--- START Dataset entries ---

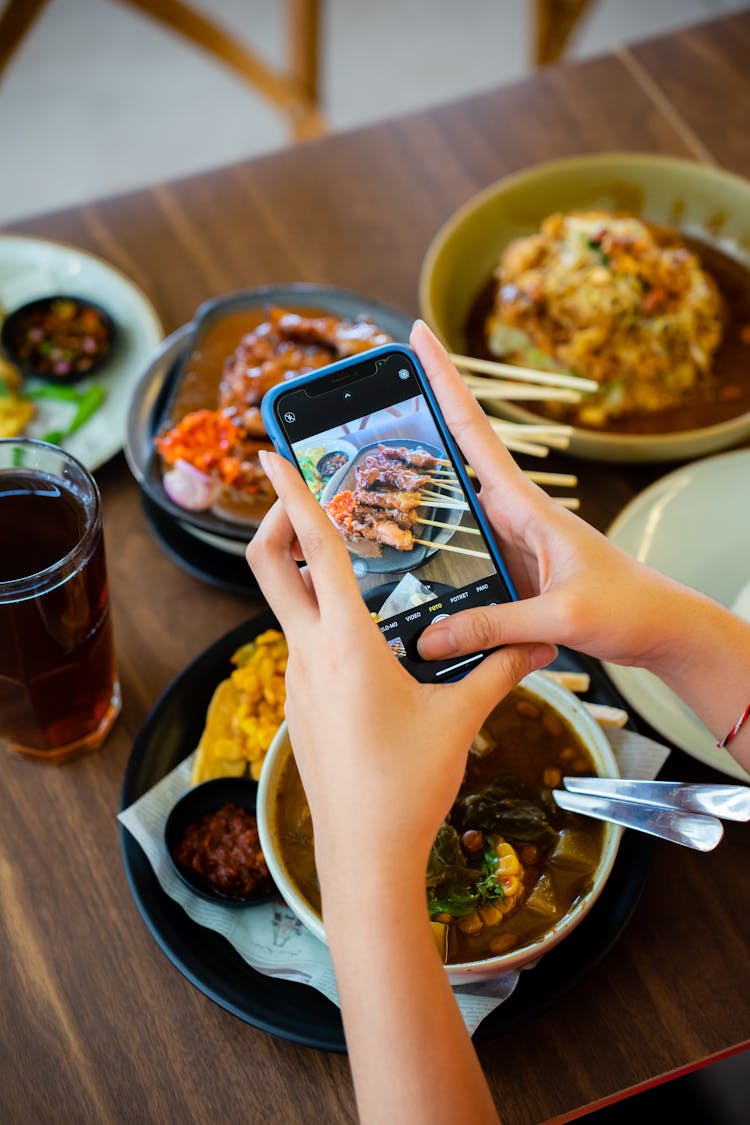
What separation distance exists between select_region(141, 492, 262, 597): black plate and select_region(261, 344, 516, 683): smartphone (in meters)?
0.44

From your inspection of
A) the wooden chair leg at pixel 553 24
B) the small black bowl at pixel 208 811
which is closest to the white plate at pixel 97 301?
the small black bowl at pixel 208 811

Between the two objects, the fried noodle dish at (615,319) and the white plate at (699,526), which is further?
the fried noodle dish at (615,319)

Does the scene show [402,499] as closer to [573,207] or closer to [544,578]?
[544,578]

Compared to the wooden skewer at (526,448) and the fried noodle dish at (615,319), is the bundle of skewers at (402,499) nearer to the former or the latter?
the wooden skewer at (526,448)

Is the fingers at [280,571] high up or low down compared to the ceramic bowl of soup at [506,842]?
up

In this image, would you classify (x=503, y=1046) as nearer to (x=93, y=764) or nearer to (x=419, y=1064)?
(x=419, y=1064)

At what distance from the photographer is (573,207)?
207 cm

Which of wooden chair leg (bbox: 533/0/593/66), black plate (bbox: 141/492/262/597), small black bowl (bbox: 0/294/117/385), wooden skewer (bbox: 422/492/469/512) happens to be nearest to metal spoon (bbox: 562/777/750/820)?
wooden skewer (bbox: 422/492/469/512)

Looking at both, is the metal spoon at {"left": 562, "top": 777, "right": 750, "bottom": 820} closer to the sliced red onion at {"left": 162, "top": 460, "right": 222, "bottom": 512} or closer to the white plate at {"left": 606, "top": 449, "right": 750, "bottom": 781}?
the white plate at {"left": 606, "top": 449, "right": 750, "bottom": 781}

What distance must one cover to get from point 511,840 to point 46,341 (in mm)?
1251

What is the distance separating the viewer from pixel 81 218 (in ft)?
6.84

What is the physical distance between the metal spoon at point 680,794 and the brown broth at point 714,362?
75 centimetres

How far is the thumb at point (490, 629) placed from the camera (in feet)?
3.48

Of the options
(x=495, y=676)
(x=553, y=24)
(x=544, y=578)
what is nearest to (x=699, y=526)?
(x=544, y=578)
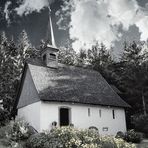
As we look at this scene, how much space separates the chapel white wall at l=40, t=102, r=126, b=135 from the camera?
74.8 ft

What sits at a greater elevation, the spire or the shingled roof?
the spire

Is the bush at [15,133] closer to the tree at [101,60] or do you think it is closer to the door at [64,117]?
the door at [64,117]

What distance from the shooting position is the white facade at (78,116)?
22.8 m

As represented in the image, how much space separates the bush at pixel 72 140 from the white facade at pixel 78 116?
4.76 meters

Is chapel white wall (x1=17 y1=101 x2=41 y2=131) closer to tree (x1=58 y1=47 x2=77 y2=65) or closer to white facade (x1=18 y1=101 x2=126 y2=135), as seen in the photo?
Answer: white facade (x1=18 y1=101 x2=126 y2=135)

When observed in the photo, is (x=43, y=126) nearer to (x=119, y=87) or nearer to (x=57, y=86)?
(x=57, y=86)

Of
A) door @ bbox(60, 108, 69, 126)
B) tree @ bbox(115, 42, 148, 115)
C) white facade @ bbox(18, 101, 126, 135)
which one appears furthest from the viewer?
tree @ bbox(115, 42, 148, 115)

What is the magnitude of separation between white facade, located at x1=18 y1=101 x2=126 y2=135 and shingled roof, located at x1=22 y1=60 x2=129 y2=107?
0.69 metres

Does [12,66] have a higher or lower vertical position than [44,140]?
higher

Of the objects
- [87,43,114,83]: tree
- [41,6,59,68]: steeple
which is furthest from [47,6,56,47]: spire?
[87,43,114,83]: tree

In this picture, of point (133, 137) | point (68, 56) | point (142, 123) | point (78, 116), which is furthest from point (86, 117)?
point (68, 56)

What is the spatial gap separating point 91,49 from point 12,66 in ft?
72.3

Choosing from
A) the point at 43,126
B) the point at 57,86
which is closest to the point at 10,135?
the point at 43,126

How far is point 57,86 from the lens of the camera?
25.5m
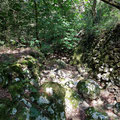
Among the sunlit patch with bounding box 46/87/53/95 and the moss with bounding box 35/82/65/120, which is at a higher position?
the sunlit patch with bounding box 46/87/53/95

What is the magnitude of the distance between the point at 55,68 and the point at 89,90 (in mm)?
2225

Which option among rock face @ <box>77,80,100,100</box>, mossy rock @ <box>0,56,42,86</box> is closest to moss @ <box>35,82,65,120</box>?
mossy rock @ <box>0,56,42,86</box>

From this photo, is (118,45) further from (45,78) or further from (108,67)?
(45,78)

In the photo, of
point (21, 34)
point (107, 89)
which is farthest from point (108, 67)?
point (21, 34)

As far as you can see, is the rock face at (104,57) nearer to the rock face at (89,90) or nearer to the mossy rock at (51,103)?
the rock face at (89,90)

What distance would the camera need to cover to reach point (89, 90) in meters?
3.69

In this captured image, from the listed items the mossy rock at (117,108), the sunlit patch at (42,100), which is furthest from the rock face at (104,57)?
the sunlit patch at (42,100)

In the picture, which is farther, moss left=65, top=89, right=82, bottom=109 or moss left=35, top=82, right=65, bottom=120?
moss left=65, top=89, right=82, bottom=109

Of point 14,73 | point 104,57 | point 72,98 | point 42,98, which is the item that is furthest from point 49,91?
point 104,57

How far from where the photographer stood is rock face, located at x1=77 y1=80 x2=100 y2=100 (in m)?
3.67

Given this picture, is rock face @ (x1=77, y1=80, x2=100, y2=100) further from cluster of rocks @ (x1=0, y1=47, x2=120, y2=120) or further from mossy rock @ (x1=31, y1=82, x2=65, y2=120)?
mossy rock @ (x1=31, y1=82, x2=65, y2=120)

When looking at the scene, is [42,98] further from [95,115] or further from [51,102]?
[95,115]

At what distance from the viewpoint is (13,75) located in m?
3.02

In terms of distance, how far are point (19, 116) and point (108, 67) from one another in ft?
13.4
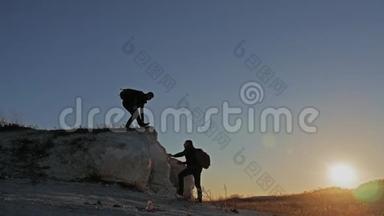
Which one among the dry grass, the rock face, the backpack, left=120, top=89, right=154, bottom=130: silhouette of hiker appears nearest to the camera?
the backpack

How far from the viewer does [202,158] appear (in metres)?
21.0

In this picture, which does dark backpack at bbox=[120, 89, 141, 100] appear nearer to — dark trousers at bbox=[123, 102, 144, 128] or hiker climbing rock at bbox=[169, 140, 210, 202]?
→ dark trousers at bbox=[123, 102, 144, 128]

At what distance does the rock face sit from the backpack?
9.18 ft

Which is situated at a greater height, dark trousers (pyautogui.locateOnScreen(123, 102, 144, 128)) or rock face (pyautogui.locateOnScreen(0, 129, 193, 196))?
dark trousers (pyautogui.locateOnScreen(123, 102, 144, 128))

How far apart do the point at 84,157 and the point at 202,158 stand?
13.4ft

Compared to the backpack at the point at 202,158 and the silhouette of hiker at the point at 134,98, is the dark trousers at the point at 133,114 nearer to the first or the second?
the silhouette of hiker at the point at 134,98

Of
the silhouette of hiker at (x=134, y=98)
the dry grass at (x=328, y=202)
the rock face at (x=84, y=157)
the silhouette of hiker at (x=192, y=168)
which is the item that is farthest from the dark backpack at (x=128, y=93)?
the dry grass at (x=328, y=202)

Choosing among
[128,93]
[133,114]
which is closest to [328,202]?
[133,114]

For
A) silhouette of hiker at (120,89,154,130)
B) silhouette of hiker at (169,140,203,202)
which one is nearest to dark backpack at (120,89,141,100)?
silhouette of hiker at (120,89,154,130)

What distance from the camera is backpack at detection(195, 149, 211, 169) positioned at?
68.8 feet

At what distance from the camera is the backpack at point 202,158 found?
68.8 ft

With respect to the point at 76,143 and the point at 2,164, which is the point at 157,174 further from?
the point at 2,164

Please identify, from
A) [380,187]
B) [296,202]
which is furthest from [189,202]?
[380,187]

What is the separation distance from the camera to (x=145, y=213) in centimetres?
1568
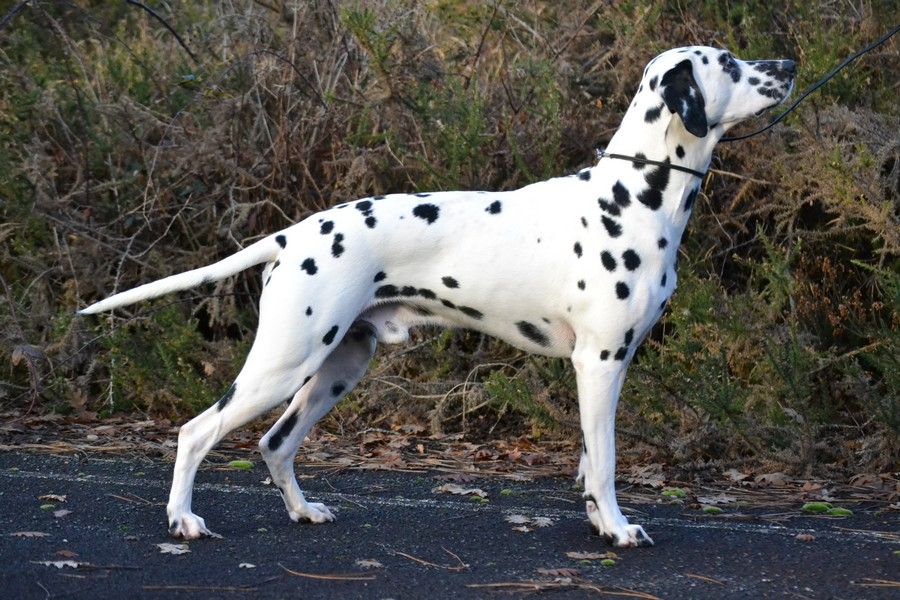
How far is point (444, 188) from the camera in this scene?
8.62 meters

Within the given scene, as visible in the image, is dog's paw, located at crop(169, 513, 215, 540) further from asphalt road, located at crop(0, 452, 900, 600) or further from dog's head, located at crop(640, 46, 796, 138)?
dog's head, located at crop(640, 46, 796, 138)

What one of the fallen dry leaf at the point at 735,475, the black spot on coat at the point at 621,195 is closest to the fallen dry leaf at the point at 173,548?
the black spot on coat at the point at 621,195

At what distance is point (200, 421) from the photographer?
5.38 m

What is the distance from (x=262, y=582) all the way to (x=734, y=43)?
17.8ft

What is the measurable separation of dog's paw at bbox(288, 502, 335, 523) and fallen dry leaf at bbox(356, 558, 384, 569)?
74cm

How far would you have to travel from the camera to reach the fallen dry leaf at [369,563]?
4914 mm

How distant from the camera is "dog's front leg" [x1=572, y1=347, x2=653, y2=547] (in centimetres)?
533

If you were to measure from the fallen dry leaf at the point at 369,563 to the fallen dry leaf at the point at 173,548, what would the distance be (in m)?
0.73

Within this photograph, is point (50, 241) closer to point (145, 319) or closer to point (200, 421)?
point (145, 319)

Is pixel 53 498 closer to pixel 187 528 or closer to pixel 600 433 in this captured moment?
pixel 187 528

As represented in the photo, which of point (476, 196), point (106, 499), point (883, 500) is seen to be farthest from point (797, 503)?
point (106, 499)

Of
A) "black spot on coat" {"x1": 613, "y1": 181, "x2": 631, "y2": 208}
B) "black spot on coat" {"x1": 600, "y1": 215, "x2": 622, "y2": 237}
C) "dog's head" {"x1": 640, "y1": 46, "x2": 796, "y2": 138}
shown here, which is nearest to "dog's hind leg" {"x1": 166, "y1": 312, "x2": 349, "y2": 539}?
"black spot on coat" {"x1": 600, "y1": 215, "x2": 622, "y2": 237}

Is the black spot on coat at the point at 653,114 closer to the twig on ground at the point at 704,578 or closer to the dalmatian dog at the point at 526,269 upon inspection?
the dalmatian dog at the point at 526,269

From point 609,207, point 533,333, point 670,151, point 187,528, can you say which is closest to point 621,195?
point 609,207
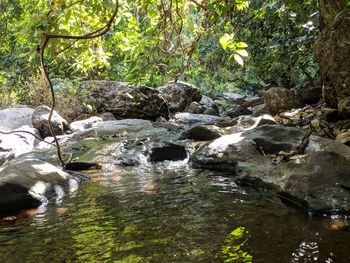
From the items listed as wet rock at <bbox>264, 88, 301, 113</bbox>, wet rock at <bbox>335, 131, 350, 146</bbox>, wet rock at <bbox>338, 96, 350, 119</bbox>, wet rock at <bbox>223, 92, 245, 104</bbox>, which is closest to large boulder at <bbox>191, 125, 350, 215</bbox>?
wet rock at <bbox>335, 131, 350, 146</bbox>

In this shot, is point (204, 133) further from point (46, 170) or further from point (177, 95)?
point (177, 95)

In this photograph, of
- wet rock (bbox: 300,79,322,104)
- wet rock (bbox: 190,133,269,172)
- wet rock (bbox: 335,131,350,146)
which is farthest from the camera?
wet rock (bbox: 300,79,322,104)

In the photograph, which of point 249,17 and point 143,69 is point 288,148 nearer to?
point 143,69

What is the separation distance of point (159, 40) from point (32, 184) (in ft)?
7.12

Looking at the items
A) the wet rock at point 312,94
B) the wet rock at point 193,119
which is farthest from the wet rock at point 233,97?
the wet rock at point 312,94

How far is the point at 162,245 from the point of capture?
95.7 inches

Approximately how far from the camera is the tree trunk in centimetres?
553

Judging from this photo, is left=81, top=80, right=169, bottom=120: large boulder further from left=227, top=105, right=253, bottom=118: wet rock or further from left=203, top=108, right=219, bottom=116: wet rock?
left=227, top=105, right=253, bottom=118: wet rock

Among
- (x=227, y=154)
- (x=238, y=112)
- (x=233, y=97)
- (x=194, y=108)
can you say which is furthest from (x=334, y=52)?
(x=233, y=97)

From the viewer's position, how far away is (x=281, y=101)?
9.92 meters

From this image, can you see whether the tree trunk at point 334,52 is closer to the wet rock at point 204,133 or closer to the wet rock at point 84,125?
the wet rock at point 204,133

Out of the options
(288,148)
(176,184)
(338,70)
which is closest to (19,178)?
(176,184)

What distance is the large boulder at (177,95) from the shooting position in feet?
45.4

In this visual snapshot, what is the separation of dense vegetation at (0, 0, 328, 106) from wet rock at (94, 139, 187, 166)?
4.51 feet
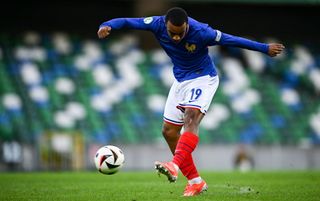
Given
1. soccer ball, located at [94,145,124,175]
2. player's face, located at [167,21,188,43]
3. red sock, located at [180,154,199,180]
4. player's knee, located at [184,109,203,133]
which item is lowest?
red sock, located at [180,154,199,180]

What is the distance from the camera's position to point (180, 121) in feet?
32.3

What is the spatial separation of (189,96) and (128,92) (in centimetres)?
1861

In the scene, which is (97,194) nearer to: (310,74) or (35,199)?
(35,199)

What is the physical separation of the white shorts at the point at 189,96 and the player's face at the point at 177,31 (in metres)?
0.73

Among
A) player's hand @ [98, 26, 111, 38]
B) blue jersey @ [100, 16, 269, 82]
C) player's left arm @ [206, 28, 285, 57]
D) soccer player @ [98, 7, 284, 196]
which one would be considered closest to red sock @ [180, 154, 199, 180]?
soccer player @ [98, 7, 284, 196]

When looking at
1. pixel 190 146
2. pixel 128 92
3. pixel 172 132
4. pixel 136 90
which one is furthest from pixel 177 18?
pixel 136 90

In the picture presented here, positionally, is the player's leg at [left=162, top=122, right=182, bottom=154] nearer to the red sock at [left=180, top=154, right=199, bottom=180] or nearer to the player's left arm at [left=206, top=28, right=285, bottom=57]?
the red sock at [left=180, top=154, right=199, bottom=180]

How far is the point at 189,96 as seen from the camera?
9.48m

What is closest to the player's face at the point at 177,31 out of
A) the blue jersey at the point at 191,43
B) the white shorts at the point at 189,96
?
the blue jersey at the point at 191,43

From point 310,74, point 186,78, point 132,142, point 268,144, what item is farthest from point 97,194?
point 310,74

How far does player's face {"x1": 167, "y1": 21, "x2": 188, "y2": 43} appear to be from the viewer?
8969 mm

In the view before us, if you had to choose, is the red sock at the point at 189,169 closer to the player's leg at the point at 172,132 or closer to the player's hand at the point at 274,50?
the player's leg at the point at 172,132

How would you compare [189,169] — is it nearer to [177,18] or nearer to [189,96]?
[189,96]

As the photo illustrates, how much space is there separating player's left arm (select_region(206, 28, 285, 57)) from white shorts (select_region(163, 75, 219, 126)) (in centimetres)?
60
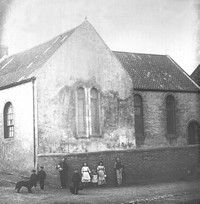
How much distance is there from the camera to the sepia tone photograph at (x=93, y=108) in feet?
56.4

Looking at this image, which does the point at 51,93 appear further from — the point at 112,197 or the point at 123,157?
the point at 112,197

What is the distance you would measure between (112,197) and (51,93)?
814 centimetres

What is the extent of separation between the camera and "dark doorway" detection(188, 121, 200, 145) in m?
32.4

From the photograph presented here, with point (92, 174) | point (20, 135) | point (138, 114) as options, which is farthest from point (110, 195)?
point (138, 114)

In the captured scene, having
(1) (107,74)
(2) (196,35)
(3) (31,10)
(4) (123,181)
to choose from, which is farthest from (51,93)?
(2) (196,35)

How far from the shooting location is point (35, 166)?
2297 centimetres

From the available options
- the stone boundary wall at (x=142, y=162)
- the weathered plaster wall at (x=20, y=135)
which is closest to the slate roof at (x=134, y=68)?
the weathered plaster wall at (x=20, y=135)

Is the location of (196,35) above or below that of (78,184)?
above

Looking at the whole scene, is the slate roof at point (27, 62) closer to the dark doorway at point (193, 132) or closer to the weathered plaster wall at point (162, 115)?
the weathered plaster wall at point (162, 115)

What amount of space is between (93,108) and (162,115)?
281 inches

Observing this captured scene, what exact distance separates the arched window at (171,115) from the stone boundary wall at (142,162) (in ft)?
19.9

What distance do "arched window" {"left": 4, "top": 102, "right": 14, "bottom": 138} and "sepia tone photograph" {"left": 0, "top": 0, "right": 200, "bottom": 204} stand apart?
6 cm

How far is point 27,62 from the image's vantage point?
27.4 meters

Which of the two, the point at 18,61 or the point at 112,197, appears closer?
the point at 112,197
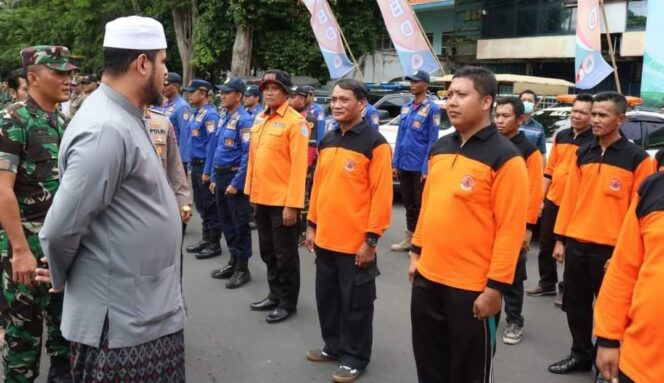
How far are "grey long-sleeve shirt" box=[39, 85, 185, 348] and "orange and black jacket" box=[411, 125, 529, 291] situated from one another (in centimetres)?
126

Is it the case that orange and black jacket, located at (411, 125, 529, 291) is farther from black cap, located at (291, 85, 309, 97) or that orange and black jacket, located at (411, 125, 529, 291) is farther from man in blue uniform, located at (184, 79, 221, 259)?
black cap, located at (291, 85, 309, 97)

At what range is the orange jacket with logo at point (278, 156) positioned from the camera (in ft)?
15.2

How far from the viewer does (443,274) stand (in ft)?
9.05

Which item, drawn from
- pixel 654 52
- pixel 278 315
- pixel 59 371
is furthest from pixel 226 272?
pixel 654 52

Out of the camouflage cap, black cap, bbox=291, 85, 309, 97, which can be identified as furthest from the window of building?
the camouflage cap

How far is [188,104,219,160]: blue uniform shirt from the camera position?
6.62 metres

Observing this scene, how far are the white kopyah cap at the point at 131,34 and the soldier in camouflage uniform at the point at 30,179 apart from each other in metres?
1.33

--- END Dataset entries ---

Task: Collect every line of the records that contains the word "space".

Written response:
As we look at this scene, how much space separates the chapel white wall at l=40, t=102, r=126, b=135 from the camera?
As represented in the image, how much space separates the bush at pixel 72 140 from the white facade at pixel 78 116?
As the photo illustrates, how much space is there separating player's left arm (select_region(206, 28, 285, 57)) from white shorts (select_region(163, 75, 219, 126)) (in centimetres)?
What amount of space is between (93,108) and (162,115)?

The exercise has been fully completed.